When Anatole Broyard, whose book, Intoxicated by My Illness and Other Writings on Life and Death (1993), his experience of terminal prostate cancer, wrote:  Always in emergencies we invent narratives. . . Metaphor was one of my symptoms.  I saw my illness as a visit to a disturbed country. . . I imagined it as a love affair with a demented woman who demanded things I had never done before. . .   When the cancer threatened my sexuality, my mind became immediately erect. 

Arthur Frank, sociologist and author of At the Will of the Body:  Reflections on Illness (1991), a memoir of his experiences of cancer and heart attack, describes his illness and recovery as a “marathon.”  Not surprisingly, Frank is a runner, and the physical and mental demands of the marathon were apt comparisons to describe his experiences of illness.

Kat Duff, diagnosed with chronic fatigue and immune system dysfunction syndrome, wrote The Alchemy of Illness, (1993) exploring illness narratives as a way to gain insight into the nature of illness.   She compared her illness to a landscape, a wilderness, or coral reef, and health as an adventurous voyage through it.

Macklin Smith, diagnosed with leukemia, compares the hospital to a prison in his poem, “Independence:”

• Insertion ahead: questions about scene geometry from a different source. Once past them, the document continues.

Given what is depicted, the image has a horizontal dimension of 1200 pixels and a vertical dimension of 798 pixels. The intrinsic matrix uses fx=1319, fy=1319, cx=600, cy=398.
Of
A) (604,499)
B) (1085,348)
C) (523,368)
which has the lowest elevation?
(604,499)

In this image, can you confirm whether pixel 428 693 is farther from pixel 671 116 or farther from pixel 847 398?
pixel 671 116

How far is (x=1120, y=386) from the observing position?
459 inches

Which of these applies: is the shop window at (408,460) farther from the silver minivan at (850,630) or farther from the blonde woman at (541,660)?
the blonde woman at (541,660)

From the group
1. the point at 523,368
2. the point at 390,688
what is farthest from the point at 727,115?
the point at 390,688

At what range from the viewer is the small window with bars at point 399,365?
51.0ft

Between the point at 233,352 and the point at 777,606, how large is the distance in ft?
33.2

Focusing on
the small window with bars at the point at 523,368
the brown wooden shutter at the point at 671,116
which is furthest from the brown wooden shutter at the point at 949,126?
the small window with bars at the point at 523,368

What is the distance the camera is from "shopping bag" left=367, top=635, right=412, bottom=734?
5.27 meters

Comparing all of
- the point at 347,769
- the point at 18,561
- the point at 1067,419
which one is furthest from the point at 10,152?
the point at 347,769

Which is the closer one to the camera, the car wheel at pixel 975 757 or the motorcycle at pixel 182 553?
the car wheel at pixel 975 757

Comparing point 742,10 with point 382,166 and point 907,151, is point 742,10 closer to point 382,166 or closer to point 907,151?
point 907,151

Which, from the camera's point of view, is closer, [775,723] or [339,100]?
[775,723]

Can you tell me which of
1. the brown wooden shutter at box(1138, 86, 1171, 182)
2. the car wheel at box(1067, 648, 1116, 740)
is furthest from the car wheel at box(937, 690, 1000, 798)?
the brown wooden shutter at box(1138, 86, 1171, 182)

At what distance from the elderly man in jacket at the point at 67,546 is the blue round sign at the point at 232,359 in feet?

Even incarcerated men and women can achieve some independence
Through their choice of TV programming, wardrobes, even e-mail,
Depending on the warden’s policy and type of prison,
Although in the super-max federal system they cannot choose
Any of these things: they’re in solitary 23 hours a day, strip searched
prior to their hour of exercise, and never go outside, no
window, and they’re under artificial lighting night and day…

(In:  Transplant, 2002).

These are only a few examples of the metaphors others have used to describe and communicate their experience of illness, but, as Anatole Broyard reminds us, metaphors do not belong solely to the world of poetry and literature, rather,  “Metaphors may be as necessary to illness as they are to literature, as comforting to the patient as his own bathrobe and slippers.”

Writing Suggestion:

  • This week, explore the metaphors you use to describe your cancer experience—or any other difficult and painful chapter of life. What images do our metaphors convey?
  • Begin with a phrase such as “Cancer is a…” or “illness is like a…” and finish the thought, noting what image or word emerges.  Remember, write quickly, without editing.  Set the timer for five or ten minutes and keep your pen (or fingers) moving.
  • Once you’ve finished, read over what you’ve written.   What surprises you?  Do you discover any unexpected metaphors?  How do they help to describe and explain your experience of illness or hardship? Perhaps your metaphors can inspire a poem or a story that describes your experience of illness or hardship in greater detail.